EXERCISE
From the entries below, pull out every line that contains the word "measured". The match is case-sensitive.

DATASET RECORDS
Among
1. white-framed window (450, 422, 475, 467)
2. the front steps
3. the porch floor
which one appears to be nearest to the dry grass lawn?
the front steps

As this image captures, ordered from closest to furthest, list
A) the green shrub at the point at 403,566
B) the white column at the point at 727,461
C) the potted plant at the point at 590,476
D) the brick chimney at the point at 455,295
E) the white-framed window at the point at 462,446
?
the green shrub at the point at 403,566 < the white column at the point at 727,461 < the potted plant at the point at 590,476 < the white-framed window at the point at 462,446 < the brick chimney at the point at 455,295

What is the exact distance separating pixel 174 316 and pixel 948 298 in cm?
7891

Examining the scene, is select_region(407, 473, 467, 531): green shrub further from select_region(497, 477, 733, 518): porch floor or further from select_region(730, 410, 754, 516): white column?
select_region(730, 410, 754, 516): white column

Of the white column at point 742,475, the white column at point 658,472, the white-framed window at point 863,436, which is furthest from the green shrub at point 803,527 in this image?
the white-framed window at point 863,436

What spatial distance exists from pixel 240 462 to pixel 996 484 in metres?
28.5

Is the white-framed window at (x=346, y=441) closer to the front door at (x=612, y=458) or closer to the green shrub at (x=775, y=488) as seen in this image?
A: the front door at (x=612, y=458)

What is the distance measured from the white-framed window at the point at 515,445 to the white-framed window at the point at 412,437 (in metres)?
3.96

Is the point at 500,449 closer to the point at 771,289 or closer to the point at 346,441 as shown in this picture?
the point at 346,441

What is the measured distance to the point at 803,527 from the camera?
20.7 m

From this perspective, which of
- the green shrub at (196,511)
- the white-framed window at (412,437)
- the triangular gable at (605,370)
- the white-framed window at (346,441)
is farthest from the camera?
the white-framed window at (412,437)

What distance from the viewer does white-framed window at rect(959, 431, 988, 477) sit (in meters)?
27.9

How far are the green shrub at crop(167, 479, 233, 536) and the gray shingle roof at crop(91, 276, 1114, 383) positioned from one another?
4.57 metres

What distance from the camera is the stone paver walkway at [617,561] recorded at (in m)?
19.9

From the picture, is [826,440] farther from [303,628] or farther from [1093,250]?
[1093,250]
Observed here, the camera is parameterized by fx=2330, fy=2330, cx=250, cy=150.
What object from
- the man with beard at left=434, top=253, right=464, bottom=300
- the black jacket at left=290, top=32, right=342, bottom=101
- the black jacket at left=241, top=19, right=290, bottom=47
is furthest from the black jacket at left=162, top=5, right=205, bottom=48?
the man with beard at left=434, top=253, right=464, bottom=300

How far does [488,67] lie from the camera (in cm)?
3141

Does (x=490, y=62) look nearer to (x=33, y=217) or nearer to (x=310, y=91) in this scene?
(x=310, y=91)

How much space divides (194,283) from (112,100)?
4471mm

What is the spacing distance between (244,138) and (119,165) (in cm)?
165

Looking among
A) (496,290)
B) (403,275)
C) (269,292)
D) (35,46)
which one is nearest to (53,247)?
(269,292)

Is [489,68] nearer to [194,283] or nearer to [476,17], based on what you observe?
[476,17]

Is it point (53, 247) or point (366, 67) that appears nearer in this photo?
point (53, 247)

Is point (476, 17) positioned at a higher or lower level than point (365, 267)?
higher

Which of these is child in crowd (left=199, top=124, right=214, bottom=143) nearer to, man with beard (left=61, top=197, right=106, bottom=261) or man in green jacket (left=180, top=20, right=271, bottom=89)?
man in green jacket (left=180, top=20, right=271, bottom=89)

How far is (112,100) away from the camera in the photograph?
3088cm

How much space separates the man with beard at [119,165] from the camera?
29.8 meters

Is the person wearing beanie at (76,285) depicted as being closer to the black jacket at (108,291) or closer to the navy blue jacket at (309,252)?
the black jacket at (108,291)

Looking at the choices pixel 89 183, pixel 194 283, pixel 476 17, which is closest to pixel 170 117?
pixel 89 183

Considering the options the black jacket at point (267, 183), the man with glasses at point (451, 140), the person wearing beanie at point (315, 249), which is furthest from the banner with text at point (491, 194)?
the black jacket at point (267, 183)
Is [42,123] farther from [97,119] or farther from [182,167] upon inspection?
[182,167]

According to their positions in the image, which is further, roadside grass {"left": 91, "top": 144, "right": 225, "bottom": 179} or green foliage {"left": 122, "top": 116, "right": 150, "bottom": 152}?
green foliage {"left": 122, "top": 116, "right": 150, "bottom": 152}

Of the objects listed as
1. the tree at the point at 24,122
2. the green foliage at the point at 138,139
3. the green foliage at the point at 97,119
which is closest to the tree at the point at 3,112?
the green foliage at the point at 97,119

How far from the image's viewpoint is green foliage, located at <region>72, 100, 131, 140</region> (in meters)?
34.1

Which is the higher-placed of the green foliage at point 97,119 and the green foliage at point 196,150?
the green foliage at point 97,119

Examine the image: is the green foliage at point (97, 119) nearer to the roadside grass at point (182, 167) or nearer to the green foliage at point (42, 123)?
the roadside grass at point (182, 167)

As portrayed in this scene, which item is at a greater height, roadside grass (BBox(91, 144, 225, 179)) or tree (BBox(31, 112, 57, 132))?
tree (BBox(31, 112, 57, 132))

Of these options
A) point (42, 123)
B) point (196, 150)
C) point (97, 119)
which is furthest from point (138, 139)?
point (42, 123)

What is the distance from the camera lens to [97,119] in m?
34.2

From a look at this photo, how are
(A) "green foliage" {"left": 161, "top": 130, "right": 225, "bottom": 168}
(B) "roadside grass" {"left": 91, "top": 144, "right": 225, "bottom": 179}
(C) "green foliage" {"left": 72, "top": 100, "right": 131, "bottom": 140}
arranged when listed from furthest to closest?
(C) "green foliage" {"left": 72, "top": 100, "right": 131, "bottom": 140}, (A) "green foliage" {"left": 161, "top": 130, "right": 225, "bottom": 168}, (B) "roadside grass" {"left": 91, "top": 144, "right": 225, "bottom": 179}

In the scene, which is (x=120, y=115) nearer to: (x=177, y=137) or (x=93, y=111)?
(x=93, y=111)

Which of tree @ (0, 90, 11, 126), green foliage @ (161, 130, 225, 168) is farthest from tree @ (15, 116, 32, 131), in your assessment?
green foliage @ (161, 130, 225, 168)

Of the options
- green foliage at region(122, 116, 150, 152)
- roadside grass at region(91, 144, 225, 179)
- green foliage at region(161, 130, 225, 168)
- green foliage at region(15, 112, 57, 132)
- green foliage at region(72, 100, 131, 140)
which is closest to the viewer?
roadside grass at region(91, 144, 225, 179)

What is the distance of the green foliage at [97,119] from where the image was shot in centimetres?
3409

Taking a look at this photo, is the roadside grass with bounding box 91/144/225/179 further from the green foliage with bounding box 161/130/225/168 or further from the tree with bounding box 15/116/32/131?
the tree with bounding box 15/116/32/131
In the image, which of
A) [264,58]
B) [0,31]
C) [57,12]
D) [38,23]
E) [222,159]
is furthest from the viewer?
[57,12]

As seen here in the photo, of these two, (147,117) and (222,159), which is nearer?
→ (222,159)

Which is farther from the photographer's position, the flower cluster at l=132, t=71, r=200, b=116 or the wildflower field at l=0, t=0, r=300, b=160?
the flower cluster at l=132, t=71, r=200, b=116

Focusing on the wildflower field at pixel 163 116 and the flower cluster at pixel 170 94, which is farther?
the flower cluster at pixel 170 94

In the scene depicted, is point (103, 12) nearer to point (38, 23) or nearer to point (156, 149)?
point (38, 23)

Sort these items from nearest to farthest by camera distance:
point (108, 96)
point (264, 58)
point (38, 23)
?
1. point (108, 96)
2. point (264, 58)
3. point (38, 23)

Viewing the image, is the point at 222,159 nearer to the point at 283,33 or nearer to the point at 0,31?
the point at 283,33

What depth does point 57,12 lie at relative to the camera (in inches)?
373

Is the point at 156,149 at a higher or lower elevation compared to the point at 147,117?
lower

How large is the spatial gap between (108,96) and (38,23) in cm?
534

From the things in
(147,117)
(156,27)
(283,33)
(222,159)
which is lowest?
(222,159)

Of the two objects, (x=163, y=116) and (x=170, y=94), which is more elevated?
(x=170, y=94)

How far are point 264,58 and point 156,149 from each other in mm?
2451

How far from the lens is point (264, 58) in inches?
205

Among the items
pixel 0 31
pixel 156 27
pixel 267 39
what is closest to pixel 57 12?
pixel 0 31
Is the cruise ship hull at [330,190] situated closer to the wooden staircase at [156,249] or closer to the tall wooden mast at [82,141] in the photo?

THE SOLUTION
What is the distance measured from the white-framed window at the point at 515,445 to the white-framed window at the point at 412,437 (in metres)?
What is the measured distance to the point at 803,527 from the camera?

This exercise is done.